( Courtesy G&R Farms )

Peru plays more than just a supporting role in the U.S. sweet onion market, growers and shippers say.

Some point out that Peru’s season lasts longer than that of any other region.

“It’s a very critical role because it’s the only flat sweet onion available after Vidalia,” said Delbert Bland, president of Glennville, Ga.-based Vidalia grower-shipper Bland Farms LLC

The “flat” point is key, Bland noted.

“All the Midwestern sweet onions are more a globe-type; people prefer the Peru onion over the domestic,” he said. “The Peru is most like a Vidalia as you can get. We do all our growing there.” 

Mike Blume, sales and marketing director for Greencastle, Pa.-based Keystone Fruit Marketing Co., agreed.

“There’s sweet onions grown in the United States on the West Coast, but a lot of retailers and consumers prefer the flat sweet onions out of Peru,” he said. “And being a six- to seven-month season, 50 percent of the time, the onions are coming out of Peru.”

Peru’s onion deal plays a particularly important role on the U.S. East Coast, said John Williams, sales director with Lyons, Ga.-based Vidalia onion grower-shipper L.G. Herndon Jr. Farms Inc.

“That’s the time of year any time a sweet onion is coming out of the West Coast -- Nevada or California, but on the East Coast, it’s hard to compete with the Peru onions,” Williams said. 

Peru’s deal generally lasts six to seven months – from late August to, sometimes, early March, so it has become a major participant in the U.S. sweet onion market, Williams said.

“It used to be Chilean sweet onions would come in February and March, but there’s no more Chilean sweet onions coming into the U.S., as far as I can see,” he said. “It’s just changed only in the last seven or eight years.”

A sustainable supply is a major asset for Peru, said Mark Breimeister, sales director with Idaho Falls, Idaho-based Potandon Produce, which sells Peruvian sweets under the Green Giant label.

Peru’s arid growing conditions have created an ideal situation for such growth, Williams said.

“They just realized they have consistent weather for that long a period,” he said. “Most come out of the Ica region and then Arequipa, further south. Then they plant some late varieties that also enable them to go longer.” 

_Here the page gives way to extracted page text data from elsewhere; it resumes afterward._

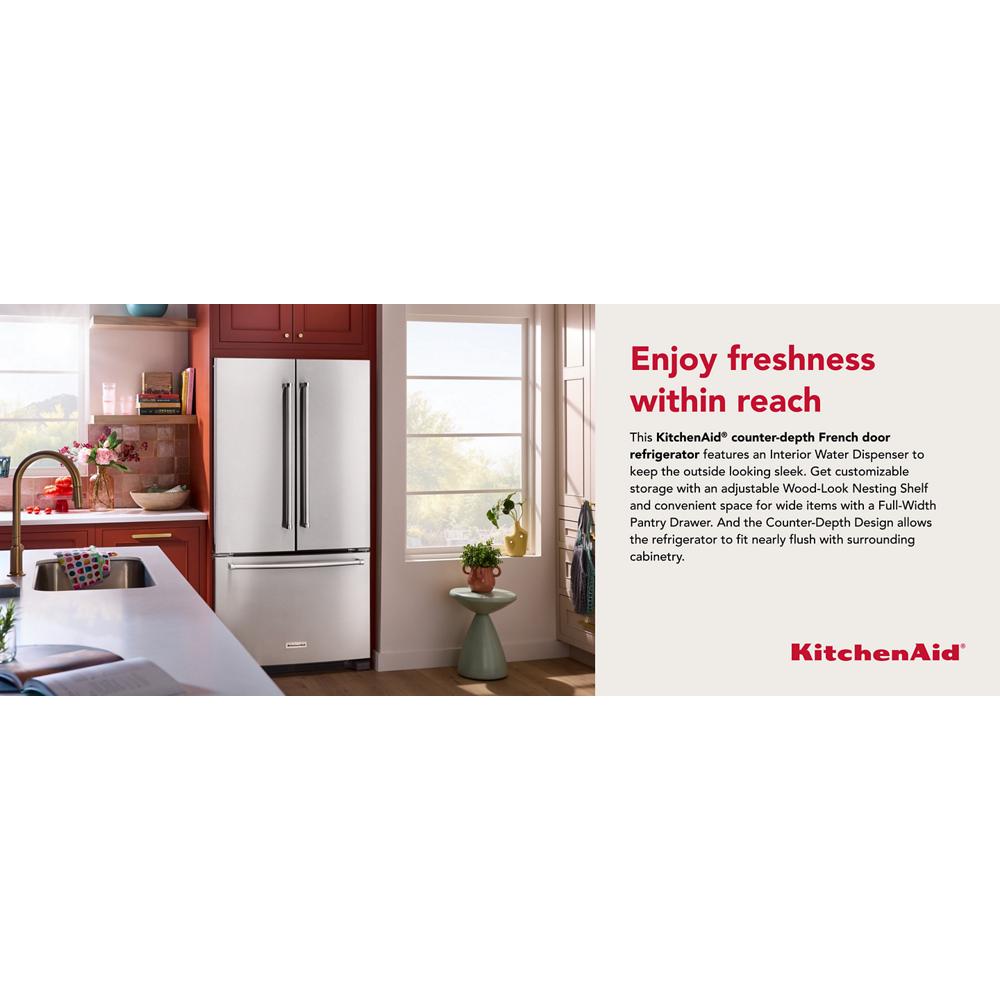 Enjoy freshness within reach

This KitchenAid® counter-depth French door refrigerator features an Interior Water Dispenser to keep the outside looking sleek. Get customizable storage with an adjustable Wood-Look Nesting Shelf and convenient space for wide items with a Full-Width Pantry Drawer. And the Counter-Depth Design allows the refrigerator to fit nearly flush with surrounding cabinetry.

KitchenAid®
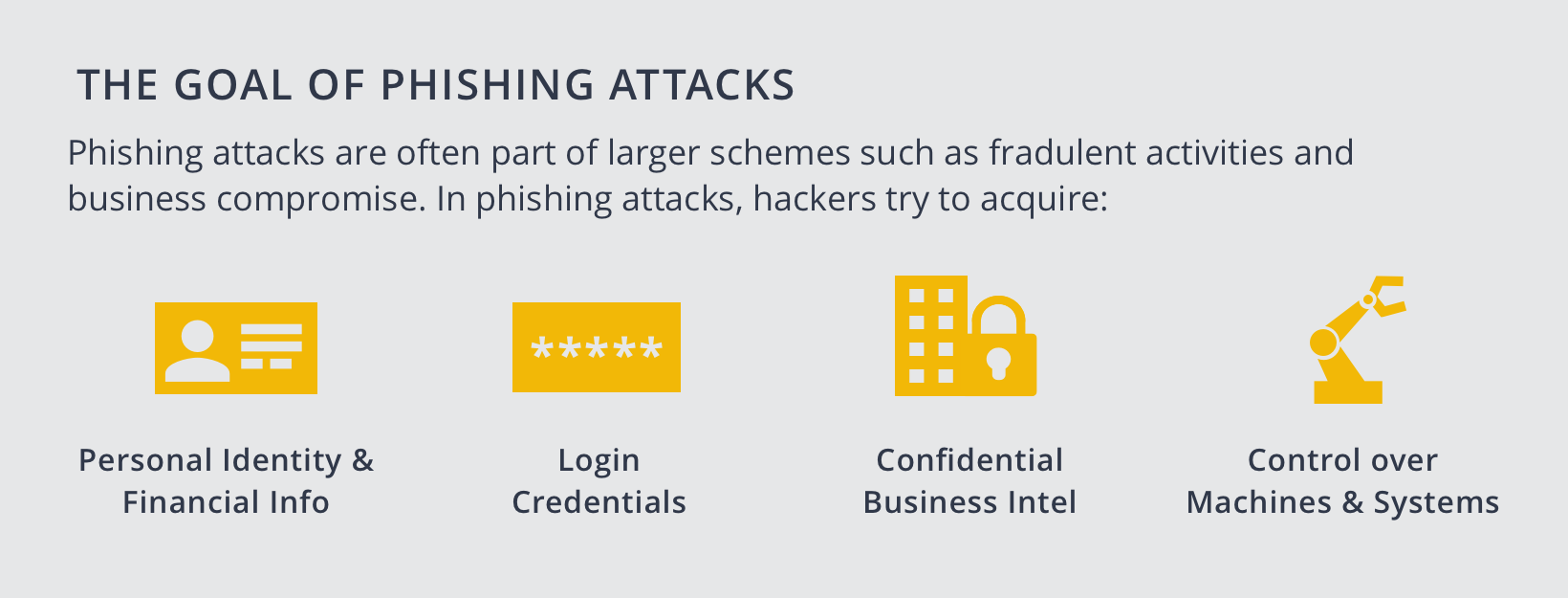 THE GOAL OF PHISHING ATTACKS

Phishing attacks are often part of larger schemes such as fradulent activities and business compromise. In phishing attacks, hackers try to acquire:

*****

Personal Identity & Financial Info

Login Credentials

Confidential Business Intel

Control over Machines & Systems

Bland noted that his company’s sweet onion production on 2,000 acres in Peru approaches its volume in Georgia. 

“The volume is not quite as much as Vidalia, but it’s pretty close. Usually, we have 2 million 40-pound equivalent boxes of Vidalias, compared to 1.8 million out of Peru,” he said.

As the Vidalia season ends, Peru provides a smooth transition, said Walt Dasher, co-owner of Glennville-based Vidalia grower-shipper G&R Farms.

The Peruvian deal also provides an economic boost for everyone involved, Dasher said.

“(It) gives us Vidalia producers more ways to help manage our overhead expense and invest back into our facilities and equipment, which has become so expensive in the past five years and was very hard to justify making expensive upgrades when you could only use for Vidalia season alone, but having the import program, we can expense the equipment out better and secure a better workforce of employees knowing they/we will have work 12 months out of the year,” Dasher said.